Saved data entries
=== Begin Enclosure ===

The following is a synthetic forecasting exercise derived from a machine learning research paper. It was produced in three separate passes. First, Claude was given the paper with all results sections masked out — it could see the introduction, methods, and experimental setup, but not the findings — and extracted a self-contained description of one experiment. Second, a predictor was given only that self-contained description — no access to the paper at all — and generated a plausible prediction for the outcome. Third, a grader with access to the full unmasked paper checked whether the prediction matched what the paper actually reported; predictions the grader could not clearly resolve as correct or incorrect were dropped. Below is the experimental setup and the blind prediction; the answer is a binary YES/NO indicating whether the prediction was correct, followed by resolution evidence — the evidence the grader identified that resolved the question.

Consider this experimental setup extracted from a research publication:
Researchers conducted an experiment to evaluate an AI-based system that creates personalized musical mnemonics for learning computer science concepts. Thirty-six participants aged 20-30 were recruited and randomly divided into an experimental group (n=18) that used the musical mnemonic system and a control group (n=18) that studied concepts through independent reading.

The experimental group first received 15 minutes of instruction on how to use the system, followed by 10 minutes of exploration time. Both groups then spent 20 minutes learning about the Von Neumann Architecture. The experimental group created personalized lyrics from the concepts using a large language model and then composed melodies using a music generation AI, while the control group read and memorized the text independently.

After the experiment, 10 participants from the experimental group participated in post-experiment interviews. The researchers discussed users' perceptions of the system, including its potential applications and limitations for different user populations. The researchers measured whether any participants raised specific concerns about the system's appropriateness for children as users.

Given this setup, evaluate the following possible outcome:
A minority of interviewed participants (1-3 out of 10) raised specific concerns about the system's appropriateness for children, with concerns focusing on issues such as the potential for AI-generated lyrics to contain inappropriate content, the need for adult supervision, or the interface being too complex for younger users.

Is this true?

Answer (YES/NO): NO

=== End Enclosure ===

## Problem
Transcribe each line above exactly; skip none.

## Answer space
The following is a synthetic forecasting exercise derived from a machine learning research paper. It was produced in three separate passes. First, Claude was given the paper with all results sections masked out — it could see the introduction, methods, and experimental setup, but not the findings — and extracted a self-contained description of one experiment. Second, a predictor was given only that self-contained description — no access to the paper at all — and generated a plausible prediction for the outcome. Third, a grader with access to the full unmasked paper checked whether the prediction matched what the paper actually reported; predictions the grader could not clearly resolve as correct or incorrect were dropped. Below is the experimental setup and the blind prediction; the answer is a binary YES/NO indicating whether the prediction was correct, followed by resolution evidence — the evidence the grader identified that resolved the question.

Consider this experimental setup extracted from a research publication:
Researchers conducted an experiment to evaluate an AI-based system that creates personalized musical mnemonics for learning computer science concepts. Thirty-six participants aged 20-30 were recruited and randomly divided into an experimental group (n=18) that used the musical mnemonic system and a control group (n=18) that studied concepts through independent reading.

The experimental group first received 15 minutes of instruction on how to use the system, followed by 10 minutes of exploration time. Both groups then spent 20 minutes learning about the Von Neumann Architecture. The experimental group created personalized lyrics from the concepts using a large language model and then composed melodies using a music generation AI, while the control group read and memorized the text independently.

After the experiment, 10 participants from the experimental group participated in post-experiment interviews. The researchers discussed users' perceptions of the system, including its potential applications and limitations for different user populations. The researchers measured whether any participants raised specific concerns about the system's appropriateness for children as users.

Given this setup, evaluate the following possible outcome:
A minority of interviewed participants (1-3 out of 10) raised specific concerns about the system's appropriateness for children, with concerns focusing on issues such as the potential for AI-generated lyrics to contain inappropriate content, the need for adult supervision, or the interface being too complex for younger users.

Is this true?

Answer (YES/NO): NO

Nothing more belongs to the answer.